Don't think in terms of neurons, think in terms of features. A feature can be spread out over multiple neurons (polysemanticity), I just use a single neuron as a simplified example. But if those multiple neurons perfectly describe the feature, then all of them are important to describe the feature.
The Universal Approximation Theorem implies that a large enough network to perfectly achieve that goal would exist (let's call it size n or larger), so eventually you'd get what you want between 0 and n neurons.
> if those multiple neurons perfectly describe the feature, then all of them are important to describe the feature.
You could remove any one of those neurons before retraining the model from scratch and polysemanticity would slightly increase while perfomance slightly decreases, but really only slightly. There are no hard size thresholds, just a spectrum of more or less accurate approximations.
It mostly has to do with sparsity in high dimensional space. When you scale things to the extreme everything is very far away from each other, the space is sparse, and random vectors have very high chance to be orthogonal, etc. All of these makes optimization incredibly slow and difficult. Just another facet of the so called "curse of dimensionality".
What the author is doing here is pre-training. This is something usually model makers like Google and Meta need to do. Most business are much better off doing fine-tuning or to a lesser extent continued pre-training. The author is doing this for academic reasons.
As a researcher, I can totally agree, but at the same time this isn't super straight forward. Things get weird because you can't just translate from one GPU to another. There isn't a clean calculation for that. There's also other issues like parallelism. Sure, your model is stable with a batch size of 8192 but that's across 1 node, it might not be stable with that batch across 2 nodes. This is a real frustrating part and honestly I don't think most people even are aware such issues exist.
Right now I'm just happy when people are including parameter, GMACs (or FLOPs), and throughput. I always include those and the GPUs I used. I also frequently include more information in the appendix but frankly when I include it in the front matter the paper is more likely to be rejected.
I can tell you why this isn't happening though. There's a common belief that scale is all you need. Which turns into "fuck the GPU poor". I've published works where my model is 100x smaller (with higher throughput, and far lower training costs), and the responses from reviewers tend to be along the lines "why isn't it better?" or "why not just distill or prune a large model?" There's this weird behavior that makes the black box stay a black box. I mean Yi Tay famously said "Fuck theorists" on twitter
Exactly. YOLO runs of frontier models with a single random seed/data shuffle are pretty limited for trying to study the “molecular biology”. I actually like to think of LLM understanding as being like biology in the 1850s.
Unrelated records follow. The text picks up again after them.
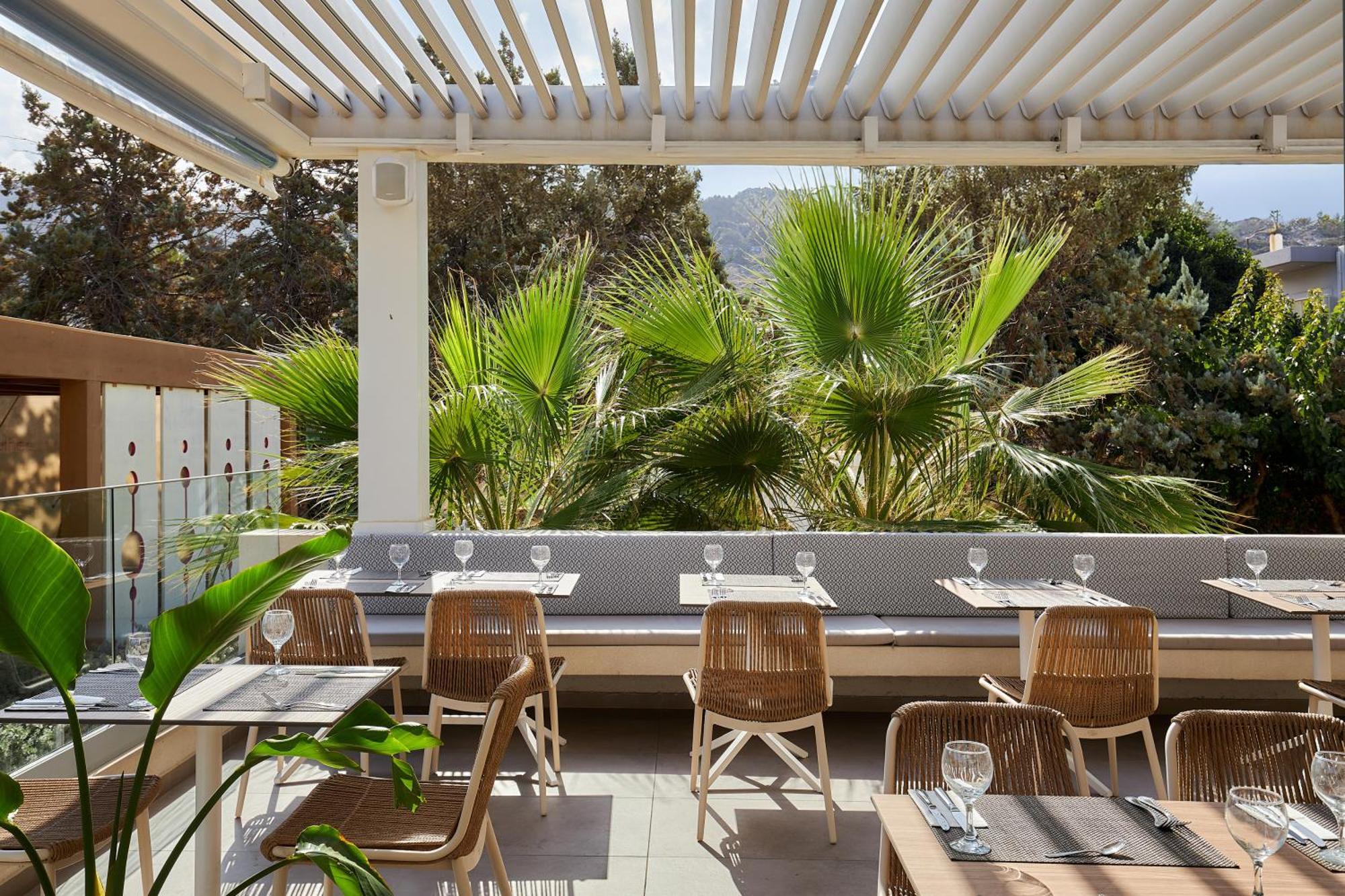 Kyknos Beach Hotel & Bungalows 말리아 외부 사진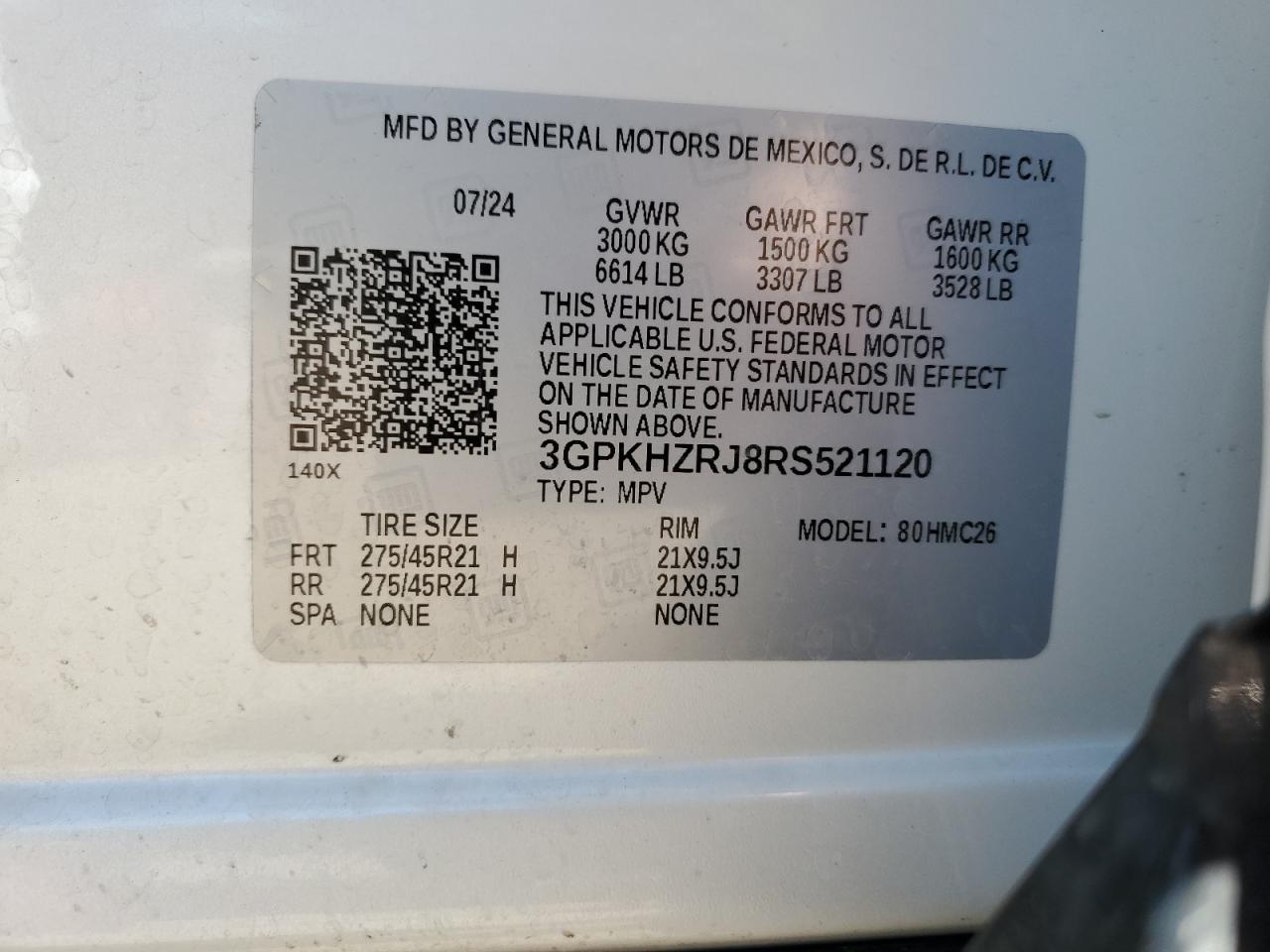 2024 Honda Prologue Elite VIN: 3GPKHZRJ8RS521120 Lot: 80876755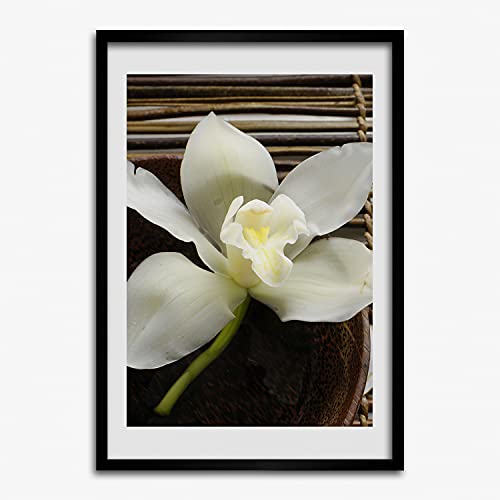 Cadre en bois 50x70 cm orchidée Tulup pour habiller facilement vos murs blancs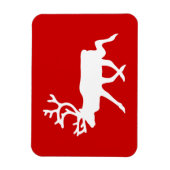 Witte rendiervis / Cariou Silhouette Magneet (Verticaal)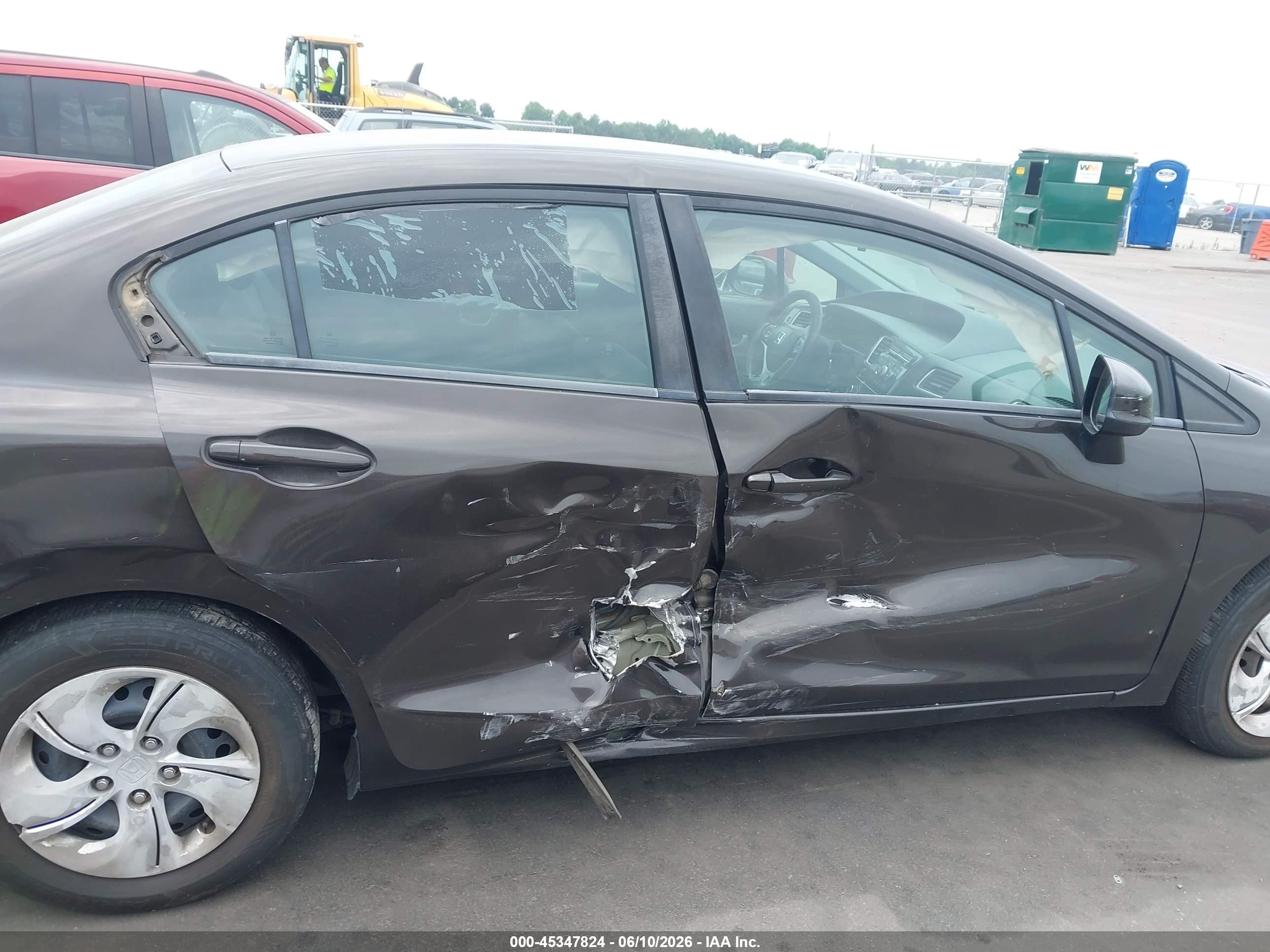 2013 Honda Civic Lx Gray vin: 2HGFB2F55DH509328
There's lots of inspiration to be found in how biology has advanced since then and the types of experiments we might run to better understand LLMs.
Its something I keep thinking about when I see all these deep-dives by Anthropic on the "genetics" of LLMs. I see the emergent properties of LLMs as inseparable from their data environment. If the organization/prevalence of text online was different, I think Anthropic would see different "genetics". As the amt of LLM-generated text grows, I think it will become more clear that the "fundamental unit" is their relationship.